▸ **GOAL OF THE EXERCISE**: Switch "desert terrain" to "sandy ground" throughout the data below and change nothing else. Leave the pictures out of your answer.
-- START EXTRACTED ENTRIES --
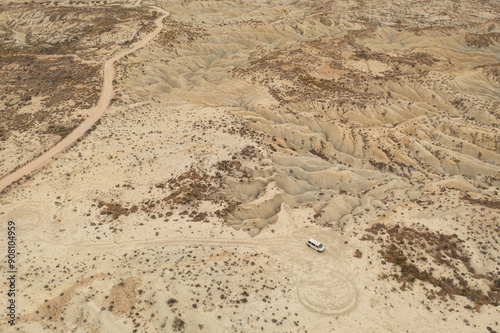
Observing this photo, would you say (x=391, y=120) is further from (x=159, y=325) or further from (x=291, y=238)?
(x=159, y=325)

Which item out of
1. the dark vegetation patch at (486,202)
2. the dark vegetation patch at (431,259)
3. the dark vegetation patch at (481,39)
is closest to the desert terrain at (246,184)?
the dark vegetation patch at (431,259)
-- END EXTRACTED ENTRIES --
▸ **PROBLEM SOLUTION**:
Observing this photo, would you say (x=391, y=120) is further from (x=159, y=325) or further from (x=291, y=238)?
(x=159, y=325)

Which item out of
1. the dark vegetation patch at (486,202)
2. the dark vegetation patch at (431,259)
3. the dark vegetation patch at (481,39)
is closest to the sandy ground at (246,184)?
the dark vegetation patch at (431,259)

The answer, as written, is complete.